On the other side, some systems are too focused on the evaluation and diagnostic side, where you spend an hour just doing an assessment. You know what the problem could be but don’t have enough time to apply the correct treatment. The soft-tissue approach needs to be somewhere in the middle, where the evaluation and treatment are equally critical, and you can’t do one without the other.

• Many massage therapists lack true belief in the power of what they can do. One of the first things I do when training and coaching massage therapists is to start by shifting their belief about their identity. No one is allowed to say, “I’m a massage therapist.” Instead, they are encouraged to say, “I am a soft-tissue specialist who fixes chronic and unresolved injuries without the use of drugs, injections or surgeries.” (With acknowledgment, of course, that any massage therapist must work within scope of practice and also refer out to an appropriate health care professional when needed.)
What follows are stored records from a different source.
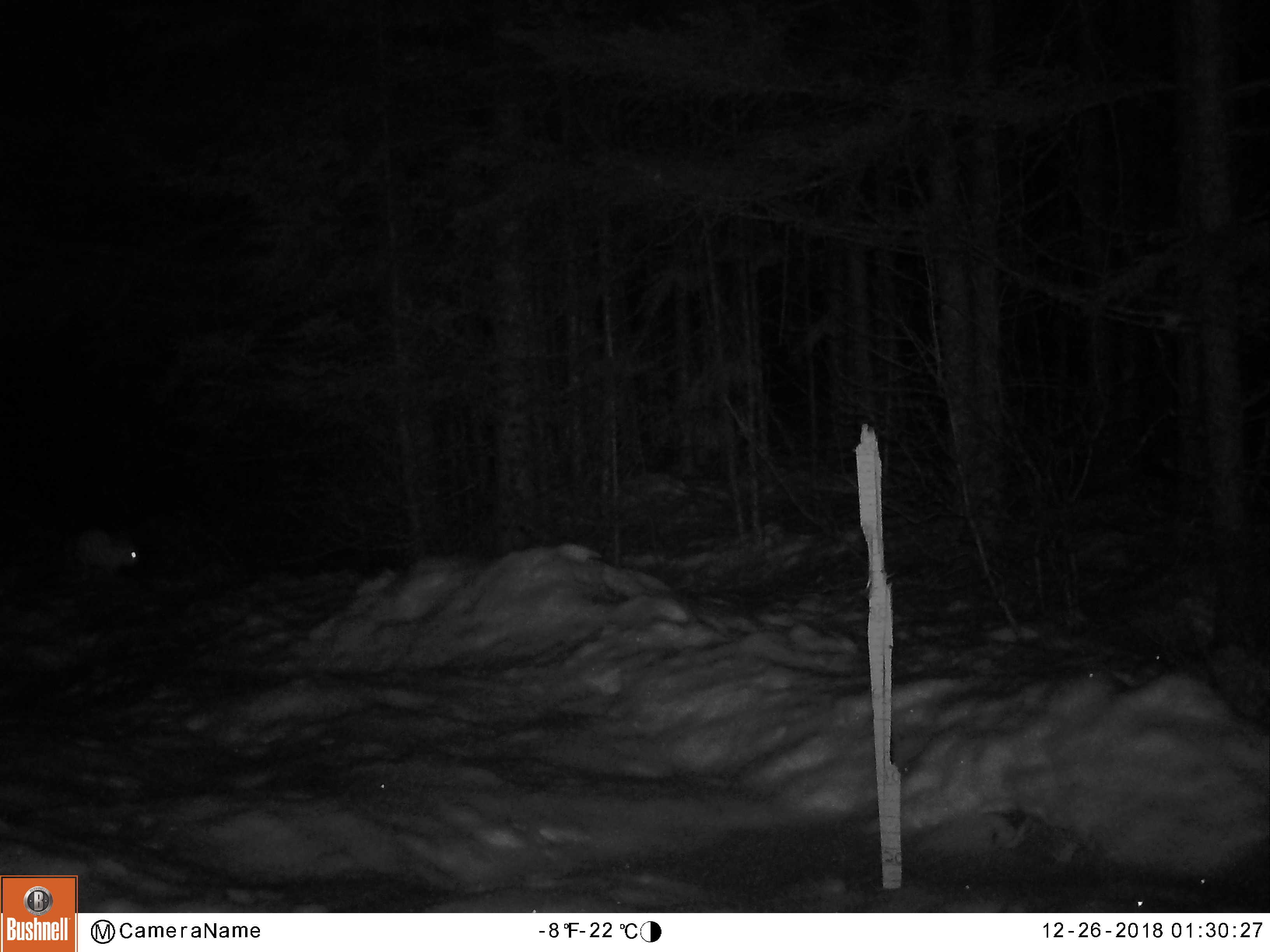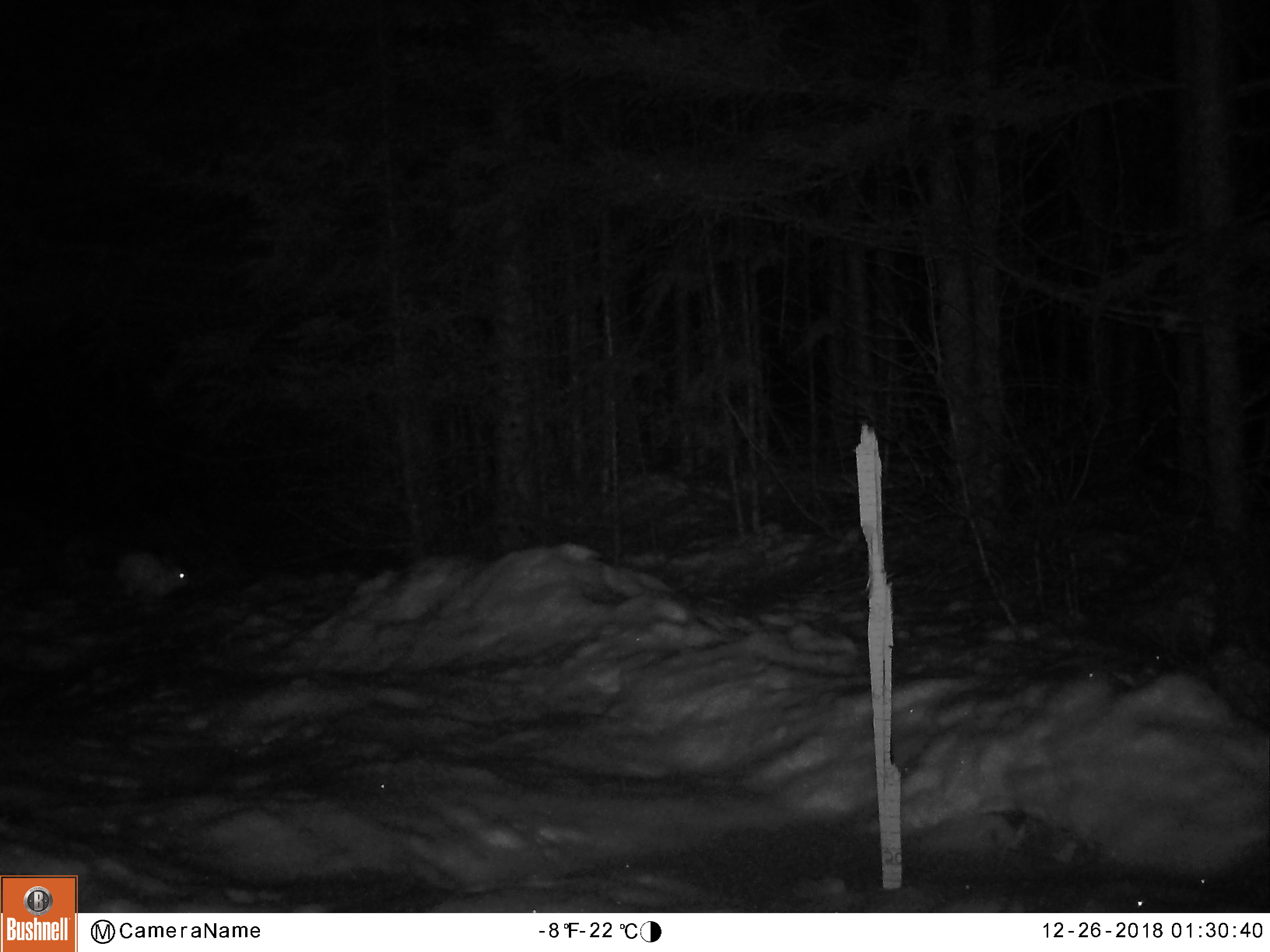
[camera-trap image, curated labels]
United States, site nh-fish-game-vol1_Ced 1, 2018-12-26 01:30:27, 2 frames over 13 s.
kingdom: Animalia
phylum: Chordata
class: Mammalia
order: Lagomorpha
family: Leporidae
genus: Lepus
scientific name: Lepus americanus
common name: snowshoe hare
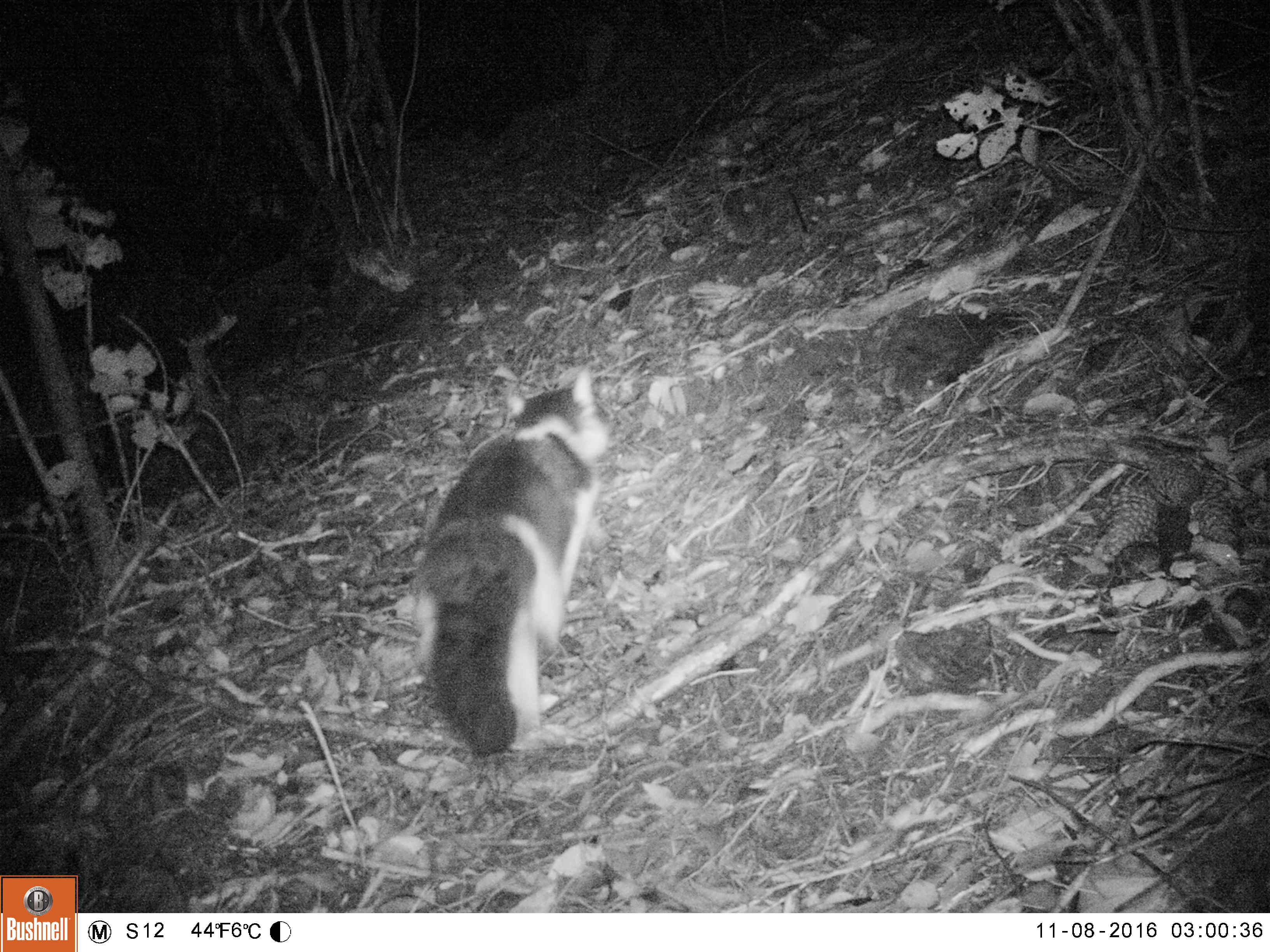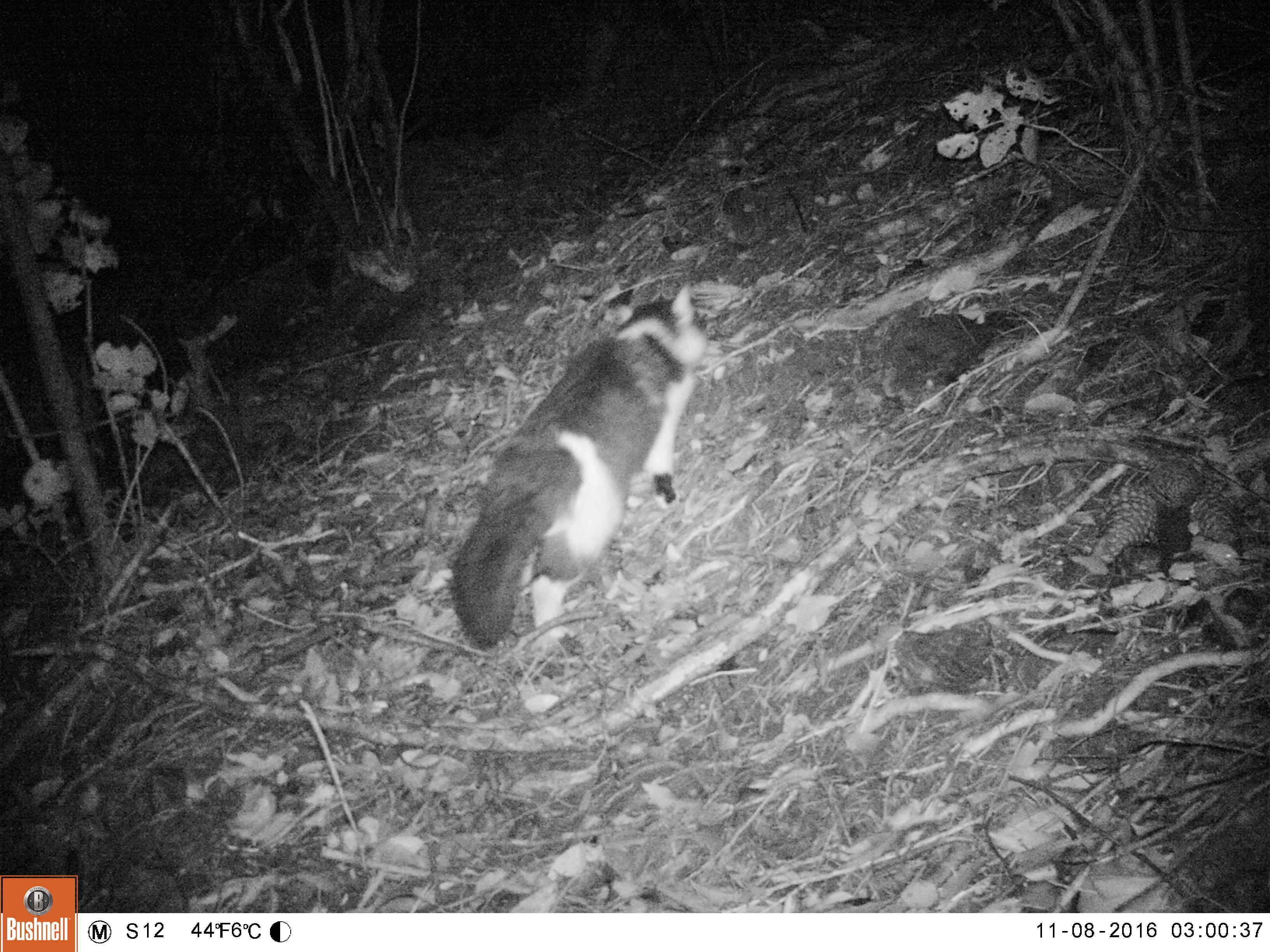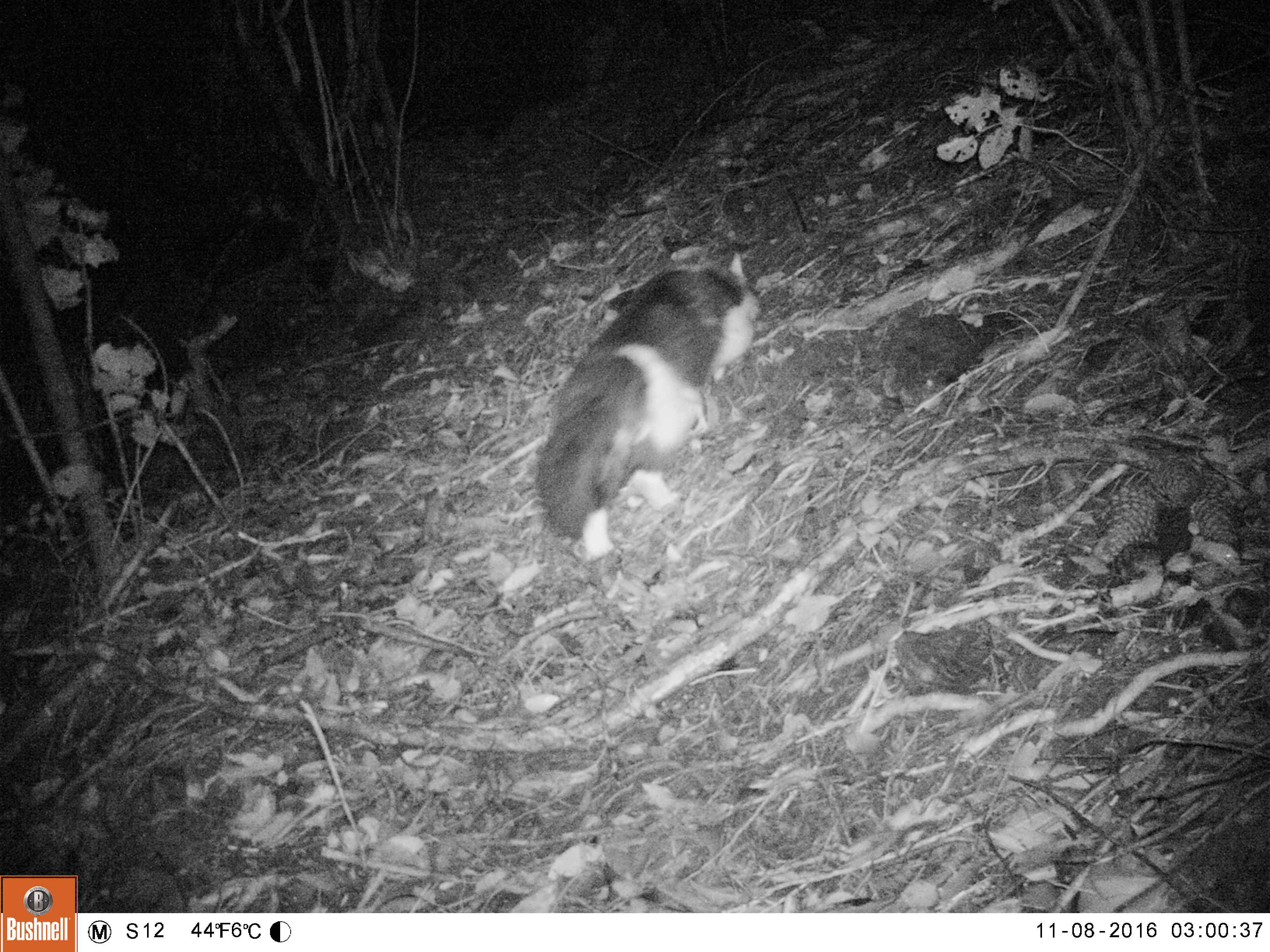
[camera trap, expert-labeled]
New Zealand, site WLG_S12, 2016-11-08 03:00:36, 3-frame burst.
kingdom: Animalia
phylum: Chordata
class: Mammalia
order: Carnivora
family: Felidae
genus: Felis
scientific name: Felis catus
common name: domestic cat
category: cat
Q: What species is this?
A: Cat (domestic cat) (Felis catus).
It all starts with believing in what you can do and the changes you can make. I truly know and have seen firsthand the power of excellent soft-tissue treatment.

Action Steps

I want to give you some action steps you can implement right away to help combat what is holding the massage profession back.

Educate your clients on how you are a solution to their problem. Too many massage therapists are stuck in the service-based model and market based on what they do, instead of educating on how and why they can help be a solution to injuries and pain.

• Pick a specialty or niche. The human body is complicated, and it’s even harder when you have to know the whole thing. In my clinics we always had specific therapists focus on one region and be the in-house expert on that. People will listen to, respect more and pay a lot more for a specialist than a generalist.

• Invest in your skill set and knowledge: Don’t pick a training or CE course based on it being the most convenient or cheapest. The biggest problem with a cheap solution is that it will never work. Don’t look at acquiring skills as a cost, look at it as an investment.

None of the above will work until you start believing in yourself. Once you have that power, the true conviction of what you do will resonate with your clients, allowing them to get the treatment they need.

Matt Maggio, DC

About the Author:

Matt Maggio, DC, is a licensed chiropractor in Iowa and Florida who only uses soft-tissue modalities and never adjustments. He created The Peak Method, focusing on functional-based and results-driven soft-tissue treatments. He founded The Soft Tissue Revolution podcast (podcasts.apple.com) to solve the opioid epidemic by helping people in pain get access to quality soft-tissue treatments.